I am interested in how a policy that, as the hon. Member for East Renfrewshire said, affects only a very small number of people can be unsustainable. We know that all money put into early years represents a saving over a child’s lifetime, particularly for those children who are in the sharpest financial straits because of their family circumstances. Those are, of course, no fault of the child, so how can this be a matter of fairness?
To pick up on the point about the rape clause—non-consensual sex is rape—how can it possibly be fair that at a time when we have a conviction rate of less than 1.6%, women are being asked to re-traumatise themselves, not only through the justice system, but in accessing the support that their families need?
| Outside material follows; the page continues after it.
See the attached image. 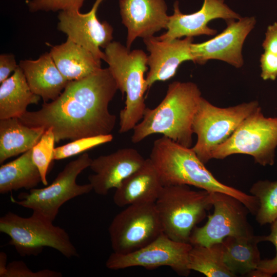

Again, on this particular policy, we are not going to agree. It is one of many issues on which the hon. Member for Warrington North and the hon. Member for East Renfrewshire will not agree with me, and I understand that. They say, “It is not very much money. It is a very small policy—it is £2 billion here.” If I add up in my head the cost of the policies that the hon. Ladies have said over the past half hour that they would like to bring in, it comes to more than £15 billion, plus inflation at the consumer prices index rate, every year for ever more. We should bear in mind that we already spend around £100 billion a year on benefits supporting working-age people. This is probably a debate for another day. I think that the position is very much one of fairness, but I have no doubt that the hon. Member for East Renfrewshire will continue to champion this cause and campaign on the matter.
Our full focus must be on recovering from the challenges that the covid pandemic has created. We have protected all the jobs we could through the furlough scheme, and we are now pivoting towards getting people back into work and progressing in work through our plan for jobs. We are also focusing on ensuring that our children can catch up on their missed education and giving young people the right opportunities to get a foot in the labour market.
It is absolutely right that as the country begins to recover from the effects of the pandemic, we ensure that the welfare state continues to support the most disadvantaged in our society. As we have done throughout the past 16 months, we will continue to assess how best to target taxpayers’ money on support for the most vulnerable families beyond the pandemic.